= Sylvia Gytha de Lancey Chapman =

Doctor, medical superintendent, welfare worker

Sylvia Gytha de Lancey Chapman (27 November 1896 – 1 September 1995) was a New Zealand medical doctor, medical superintendent and welfare worker.

== Life ==
Chapman was born in Dunedin, New Zealand, on 27 November 1896. She attended school at Woodford House in Havelock North and then Victoria University. She graduated from the University of Otago medical school in 1921. She then worked at Gisborne Hospital followed by general practice in Wellington.

In 1924 she was awarded the LM at the Rotunda Hospital in Dublin. She later gained an MD in 1934 from the University of New Zealand with a thesis on perinatal toxaemia. From 1936 to 1946 she was Medical Superintendent of St Helens Hospital in Wellington.

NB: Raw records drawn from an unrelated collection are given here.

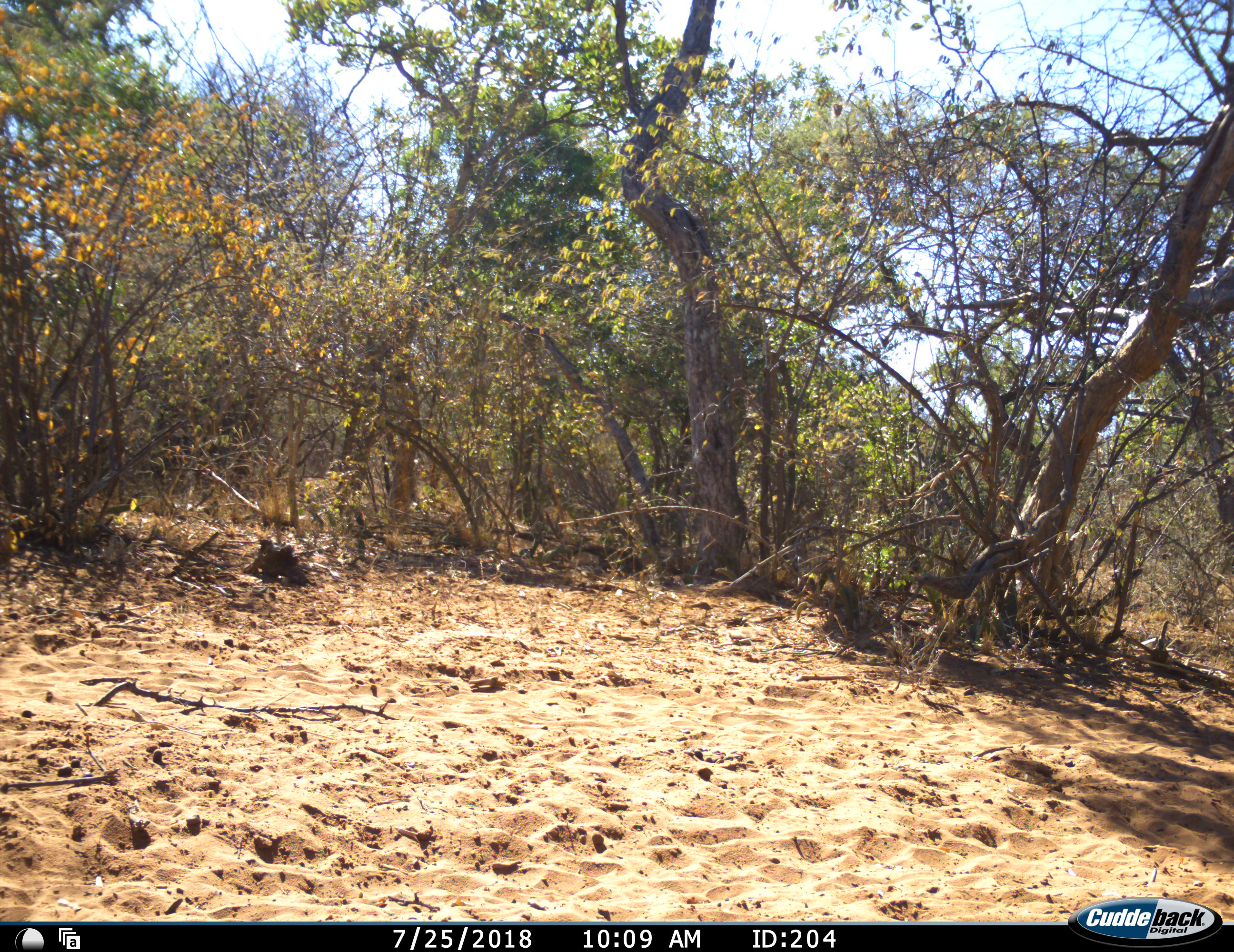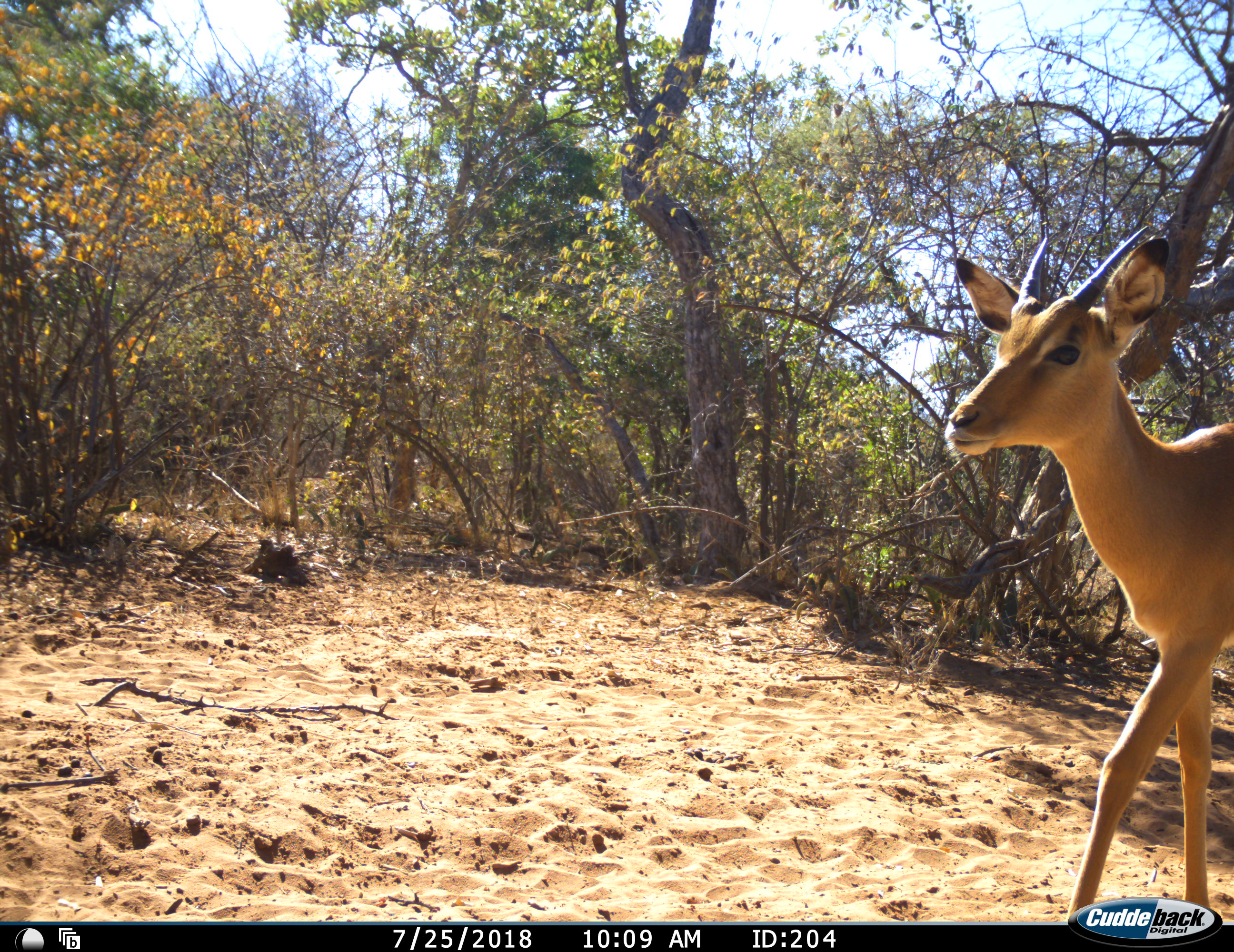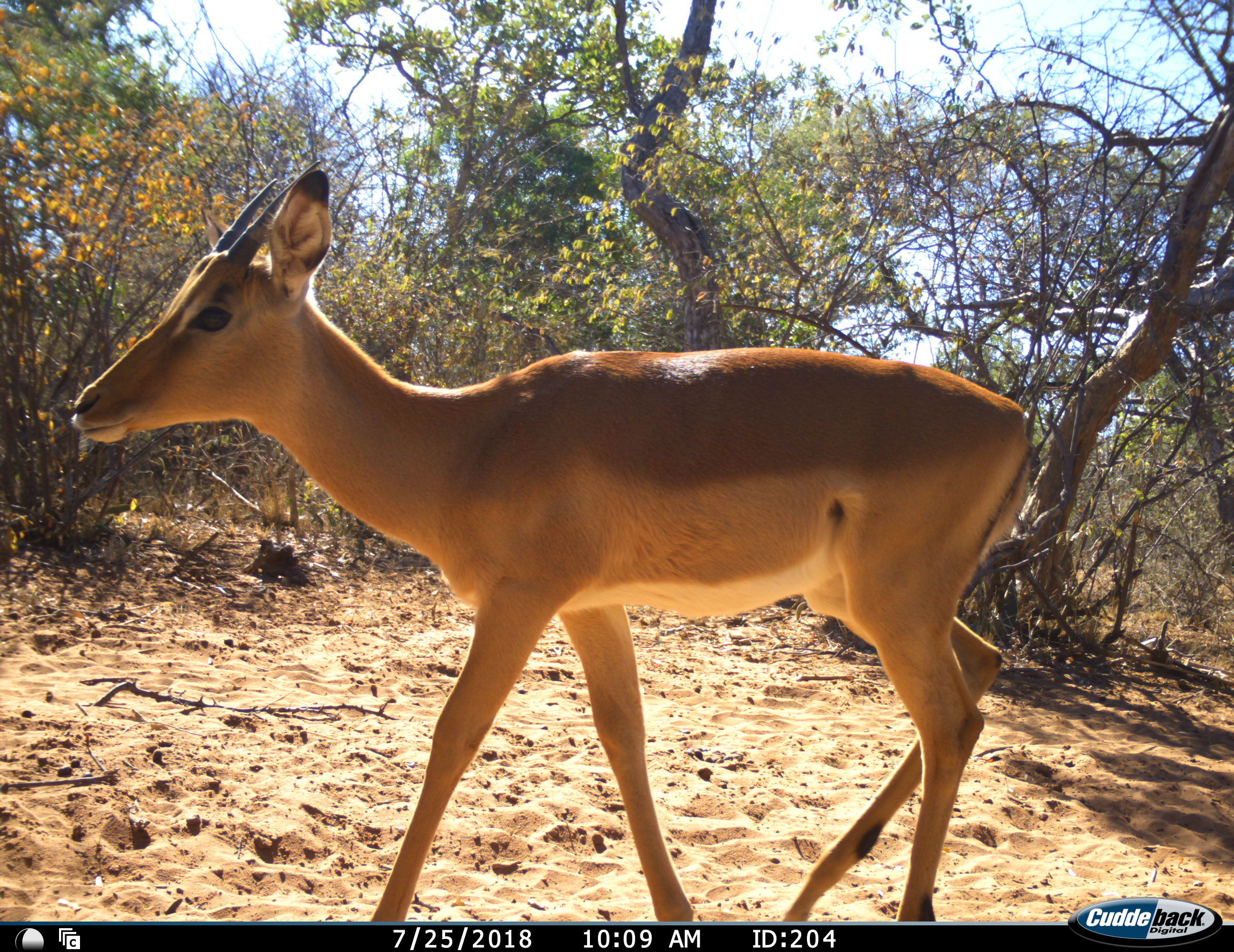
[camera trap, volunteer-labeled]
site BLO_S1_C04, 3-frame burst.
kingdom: Animalia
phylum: Chordata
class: Mammalia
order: Artiodactyla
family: Bovidae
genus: Aepyceros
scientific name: Aepyceros melampus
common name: impala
Impala (Aepyceros melampus), count 1. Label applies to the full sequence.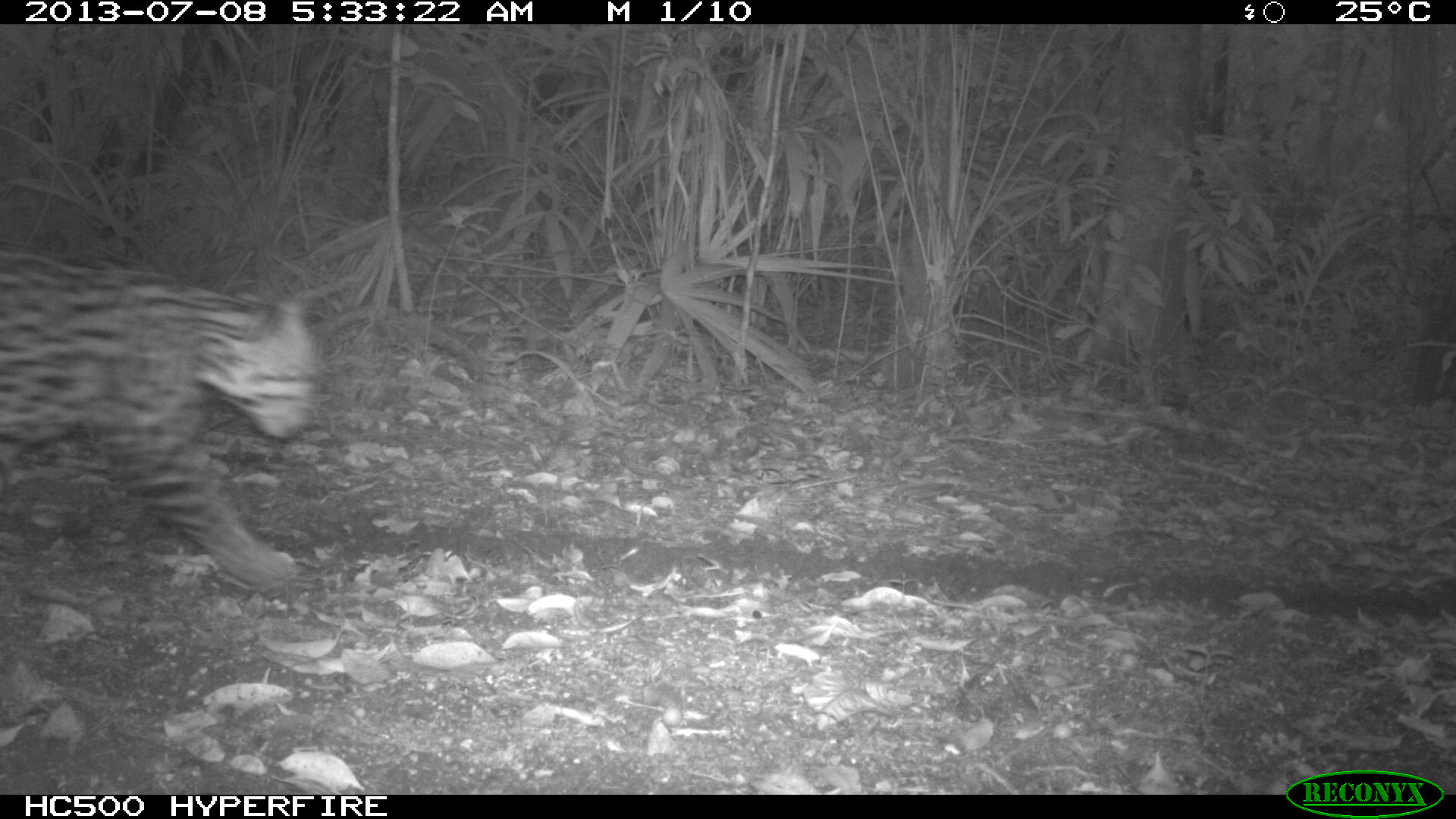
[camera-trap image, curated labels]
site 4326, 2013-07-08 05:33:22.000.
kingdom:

In addition to her medical practice Chapman was active in many other organisations and committees. In 1936 she served on the committee of inquiry into abortion which produced the MacMillan Report (1937). She then continued on the Committee of Inquiry into Maternity Services in 1937. She was the first woman to be on the senate of the University of New Zealand from 1937 to 1946. From 1929 to 1939 she was national president of the YWCA.

During World War II as president of the YWCA she worked to assist Polish and German refugees who had emigrated to New Zealand. The YWCA was one of the organisations which created a new relief organisation, the New Zealand Council of Organisations for Relief Service Overseas (CORSO). Chapman led a medical team for CORSO in Greece in 1946. Unable to visit Poland when the relief team left Greece she went to England where she was appointed resident obstetrician at Dulwich Hospital in London in 1948. She became the honorary registrar of the newly formed Royal College of General Practitioners from 1953 to 1962.

Chapman retired to Bexhill-on-Sea where she died on 1 September 1995.